- _YOUR OBJECTIVE_
The response should consist of the data reproduced word for word.

- _Records from a data collection_

-- -- --

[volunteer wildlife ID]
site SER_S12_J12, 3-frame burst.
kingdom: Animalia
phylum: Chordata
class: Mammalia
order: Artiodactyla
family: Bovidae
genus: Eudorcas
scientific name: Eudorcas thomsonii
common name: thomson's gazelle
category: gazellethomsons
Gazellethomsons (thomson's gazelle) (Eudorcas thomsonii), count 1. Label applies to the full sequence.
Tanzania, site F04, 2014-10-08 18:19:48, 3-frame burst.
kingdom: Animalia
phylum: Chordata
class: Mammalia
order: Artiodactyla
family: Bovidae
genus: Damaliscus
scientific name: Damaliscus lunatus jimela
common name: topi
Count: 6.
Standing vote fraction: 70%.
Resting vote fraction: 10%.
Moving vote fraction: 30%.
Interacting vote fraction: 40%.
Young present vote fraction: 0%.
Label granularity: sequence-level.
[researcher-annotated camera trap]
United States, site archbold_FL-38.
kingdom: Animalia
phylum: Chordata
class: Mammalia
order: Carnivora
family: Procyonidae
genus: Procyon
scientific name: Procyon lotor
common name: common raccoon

-- -- --

- _ANSWER SPACE_
[volunteer wildlife ID]
site SER_S12_J12, 3-frame burst.
kingdom: Animalia
phylum: Chordata
class: Mammalia
order: Artiodactyla
family: Bovidae
genus: Eudorcas
scientific name: Eudorcas thomsonii
common name: thomson's gazelle
category: gazellethomsons
Gazellethomsons (thomson's gazelle) (Eudorcas thomsonii), count 1. Label applies to the full sequence.
Tanzania, site F04, 2014-10-08 18:19:48, 3-frame burst.
kingdom: Animalia
phylum: Chordata
class: Mammalia
order: Artiodactyla
family: Bovidae
genus: Damaliscus
scientific name: Damaliscus lunatus jimela
common name: topi
Count: 6.
Standing vote fraction: 70%.
Resting vote fraction: 10%.
Moving vote fraction: 30%.
Interacting vote fraction: 40%.
Young present vote fraction: 0%.
Label granularity: sequence-level.
[researcher-annotated camera trap]
United States, site archbold_FL-38.
kingdom: Animalia
phylum: Chordata
class: Mammalia
order: Carnivora
family: Procyonidae
genus: Procyon
scientific name: Procyon lotor
common name: common raccoon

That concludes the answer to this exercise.